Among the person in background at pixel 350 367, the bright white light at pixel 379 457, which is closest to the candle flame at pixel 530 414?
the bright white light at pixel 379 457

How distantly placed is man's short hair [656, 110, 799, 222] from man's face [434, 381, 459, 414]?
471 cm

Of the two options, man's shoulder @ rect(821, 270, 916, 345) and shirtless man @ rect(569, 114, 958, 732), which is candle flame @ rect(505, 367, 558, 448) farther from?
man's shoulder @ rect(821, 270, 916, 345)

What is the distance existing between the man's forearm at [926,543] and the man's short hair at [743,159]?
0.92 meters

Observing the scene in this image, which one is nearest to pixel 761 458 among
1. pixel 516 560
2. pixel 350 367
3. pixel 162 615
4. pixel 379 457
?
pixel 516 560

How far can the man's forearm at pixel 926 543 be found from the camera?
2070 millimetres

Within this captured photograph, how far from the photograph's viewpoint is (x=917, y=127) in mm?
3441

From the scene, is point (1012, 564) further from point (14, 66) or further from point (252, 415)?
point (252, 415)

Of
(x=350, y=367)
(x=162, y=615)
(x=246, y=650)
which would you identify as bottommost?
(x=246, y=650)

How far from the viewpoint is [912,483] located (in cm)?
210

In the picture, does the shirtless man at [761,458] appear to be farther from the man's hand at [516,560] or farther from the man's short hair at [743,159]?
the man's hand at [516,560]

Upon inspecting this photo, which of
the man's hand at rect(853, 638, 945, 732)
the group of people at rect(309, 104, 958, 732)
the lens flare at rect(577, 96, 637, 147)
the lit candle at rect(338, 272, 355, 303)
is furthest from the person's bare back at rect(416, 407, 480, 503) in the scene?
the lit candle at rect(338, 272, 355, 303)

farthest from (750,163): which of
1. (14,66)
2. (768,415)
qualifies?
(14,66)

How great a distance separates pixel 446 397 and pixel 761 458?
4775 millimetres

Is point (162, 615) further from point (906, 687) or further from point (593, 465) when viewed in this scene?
==
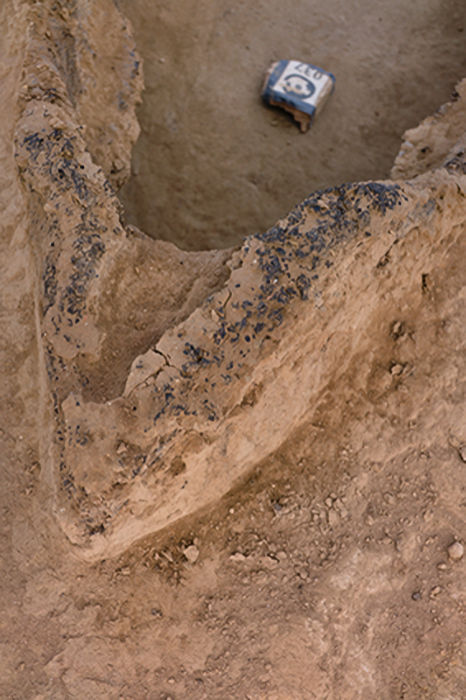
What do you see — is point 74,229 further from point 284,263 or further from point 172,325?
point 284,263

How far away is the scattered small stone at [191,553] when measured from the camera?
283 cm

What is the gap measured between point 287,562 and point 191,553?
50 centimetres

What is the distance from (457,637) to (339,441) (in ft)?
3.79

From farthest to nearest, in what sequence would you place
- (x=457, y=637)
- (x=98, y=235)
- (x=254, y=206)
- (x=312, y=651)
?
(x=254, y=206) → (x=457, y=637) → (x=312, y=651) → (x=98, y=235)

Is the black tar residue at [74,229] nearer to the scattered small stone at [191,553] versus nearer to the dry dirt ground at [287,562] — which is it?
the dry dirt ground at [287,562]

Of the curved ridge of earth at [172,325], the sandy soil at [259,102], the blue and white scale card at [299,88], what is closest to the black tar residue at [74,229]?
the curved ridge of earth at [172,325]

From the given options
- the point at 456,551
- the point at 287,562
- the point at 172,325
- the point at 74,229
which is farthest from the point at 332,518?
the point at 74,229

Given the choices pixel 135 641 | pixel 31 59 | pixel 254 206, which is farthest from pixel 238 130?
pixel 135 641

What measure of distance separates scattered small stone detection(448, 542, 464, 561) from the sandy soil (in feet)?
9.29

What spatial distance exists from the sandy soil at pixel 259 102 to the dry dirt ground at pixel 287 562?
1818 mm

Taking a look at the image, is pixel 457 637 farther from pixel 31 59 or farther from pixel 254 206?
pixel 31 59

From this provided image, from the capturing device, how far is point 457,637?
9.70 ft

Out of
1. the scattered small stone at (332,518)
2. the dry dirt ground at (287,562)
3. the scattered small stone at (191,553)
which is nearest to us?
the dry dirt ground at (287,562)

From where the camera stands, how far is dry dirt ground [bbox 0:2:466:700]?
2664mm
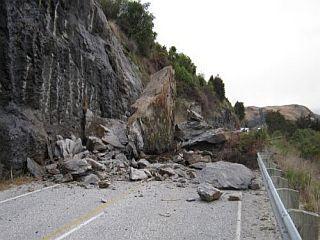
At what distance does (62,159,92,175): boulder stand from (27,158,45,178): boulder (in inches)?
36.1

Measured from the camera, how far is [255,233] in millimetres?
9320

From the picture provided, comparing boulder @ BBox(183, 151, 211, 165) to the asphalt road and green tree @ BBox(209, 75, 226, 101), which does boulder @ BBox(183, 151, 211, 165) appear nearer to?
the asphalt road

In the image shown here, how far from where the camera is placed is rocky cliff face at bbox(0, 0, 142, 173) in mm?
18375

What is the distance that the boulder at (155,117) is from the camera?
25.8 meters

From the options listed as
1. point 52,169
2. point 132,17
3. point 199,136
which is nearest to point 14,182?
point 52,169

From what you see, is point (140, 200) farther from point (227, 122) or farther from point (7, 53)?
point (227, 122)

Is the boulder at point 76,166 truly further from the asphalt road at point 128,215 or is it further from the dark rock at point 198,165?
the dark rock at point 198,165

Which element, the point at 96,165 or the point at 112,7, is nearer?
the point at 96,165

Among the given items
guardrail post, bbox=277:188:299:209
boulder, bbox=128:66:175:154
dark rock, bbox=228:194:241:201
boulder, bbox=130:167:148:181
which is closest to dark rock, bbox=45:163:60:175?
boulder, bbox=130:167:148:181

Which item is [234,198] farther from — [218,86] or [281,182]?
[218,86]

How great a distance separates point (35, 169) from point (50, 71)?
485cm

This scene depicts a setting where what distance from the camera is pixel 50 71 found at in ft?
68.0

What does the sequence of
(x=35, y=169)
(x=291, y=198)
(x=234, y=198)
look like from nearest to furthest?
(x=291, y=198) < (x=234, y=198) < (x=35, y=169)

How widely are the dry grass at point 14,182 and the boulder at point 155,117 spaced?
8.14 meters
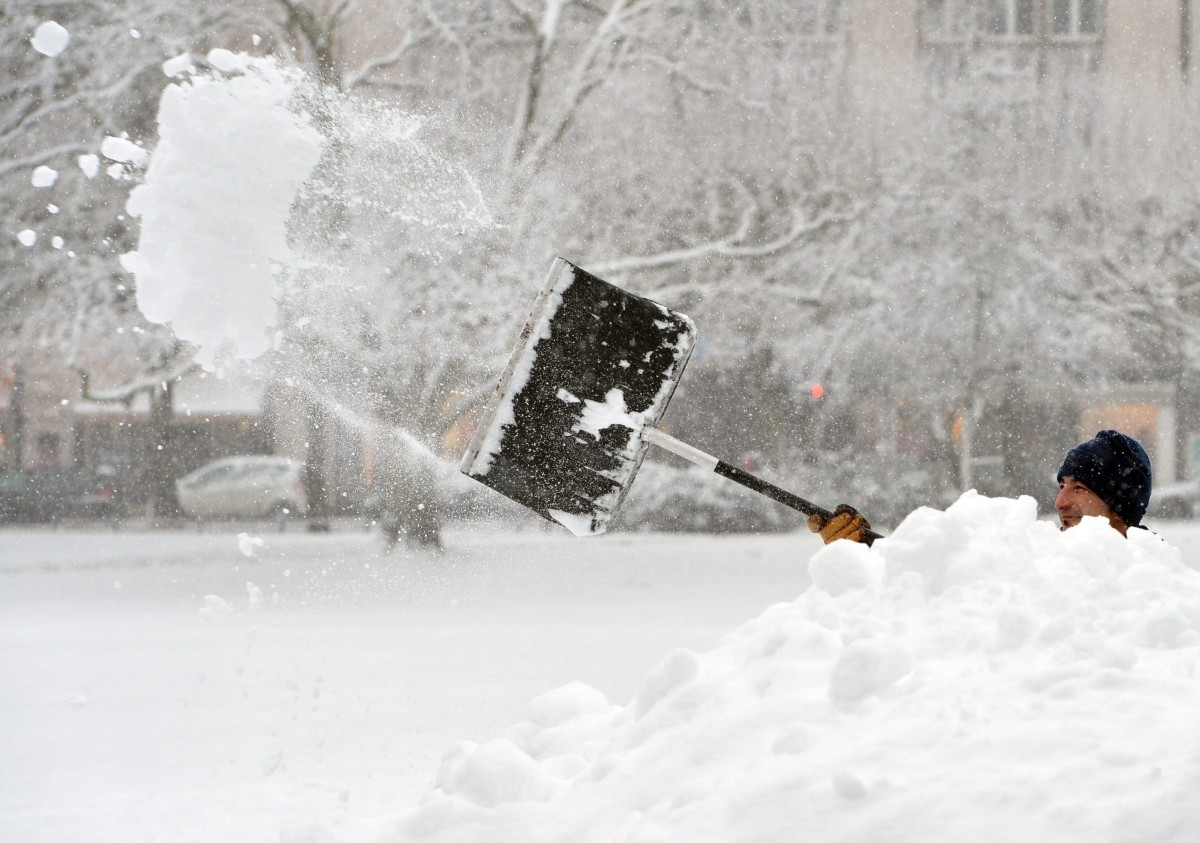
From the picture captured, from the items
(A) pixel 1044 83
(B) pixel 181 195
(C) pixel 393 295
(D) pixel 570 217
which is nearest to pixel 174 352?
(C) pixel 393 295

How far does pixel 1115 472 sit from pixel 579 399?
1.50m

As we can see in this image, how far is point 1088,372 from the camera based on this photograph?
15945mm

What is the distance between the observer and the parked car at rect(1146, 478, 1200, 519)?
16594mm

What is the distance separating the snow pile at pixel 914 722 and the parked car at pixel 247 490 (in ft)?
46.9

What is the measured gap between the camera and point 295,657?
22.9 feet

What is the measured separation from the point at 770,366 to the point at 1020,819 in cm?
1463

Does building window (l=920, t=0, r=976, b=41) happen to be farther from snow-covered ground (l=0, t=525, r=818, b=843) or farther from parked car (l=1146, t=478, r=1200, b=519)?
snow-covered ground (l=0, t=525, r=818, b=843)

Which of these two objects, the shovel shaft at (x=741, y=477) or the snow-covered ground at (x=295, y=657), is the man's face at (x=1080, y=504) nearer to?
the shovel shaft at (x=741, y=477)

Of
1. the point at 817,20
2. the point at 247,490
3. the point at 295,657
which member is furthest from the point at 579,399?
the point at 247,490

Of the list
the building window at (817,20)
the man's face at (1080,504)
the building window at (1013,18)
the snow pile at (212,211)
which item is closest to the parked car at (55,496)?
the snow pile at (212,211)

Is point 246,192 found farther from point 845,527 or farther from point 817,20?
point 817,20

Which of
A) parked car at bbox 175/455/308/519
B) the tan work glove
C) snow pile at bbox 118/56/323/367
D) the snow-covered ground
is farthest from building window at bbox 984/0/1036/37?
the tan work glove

> **WHAT THE TASK REQUIRES**:
Put everything from the line containing "Among the person" down to the line containing "0.92 meters" into a numbered list, leaving out the blank lines.

> **FINISHED ANSWER**:
1. Among the person in background at pixel 350 367, the bright white light at pixel 379 457, which is closest to the candle flame at pixel 530 414?
2. the bright white light at pixel 379 457
3. How distantly placed is man's short hair [656, 110, 799, 222] from man's face [434, 381, 459, 414]?
4. 471 cm
5. Of the two options, man's shoulder @ rect(821, 270, 916, 345) and shirtless man @ rect(569, 114, 958, 732), which is candle flame @ rect(505, 367, 558, 448) farther from?
6. man's shoulder @ rect(821, 270, 916, 345)
7. What is the distance existing between the man's forearm at [926,543] and the man's short hair at [743,159]?
8. 0.92 meters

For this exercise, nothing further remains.